Problem to work on: Could you find every line in the records below that contains the word "fragrance" and copy it?

------ Records shown

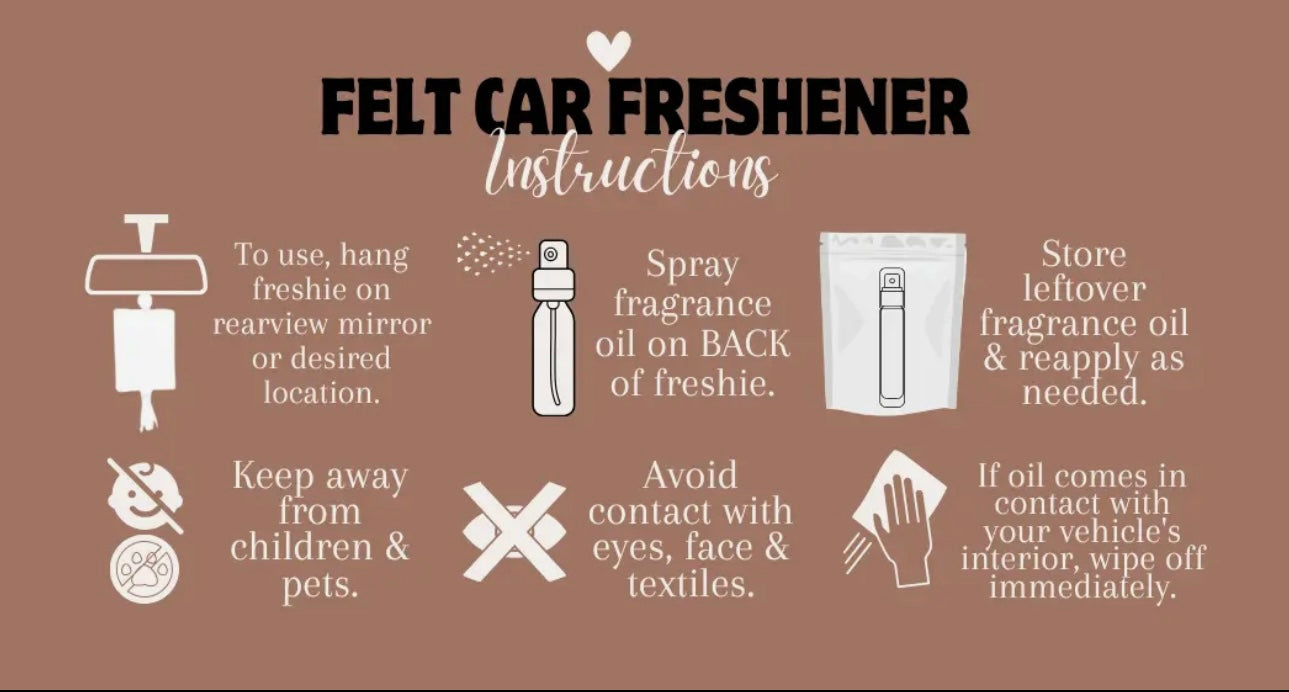 FELT CAR FRESHENER
Instructions

To use, hang freshie on rearview mirror or desired location.

Spray fragrance oil on BACK of freshie.

Store leftover fragrance oil & reapply as needed.

Keep away from children & pets.

Avoid contact with eyes, face & textiles.

If oil comes in contact with your vehicle's interior, wipe off immediately.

------------

Output of the task:
Spray fragrance oil on BACK of freshie.
Store leftover fragrance oil & reapply as needed.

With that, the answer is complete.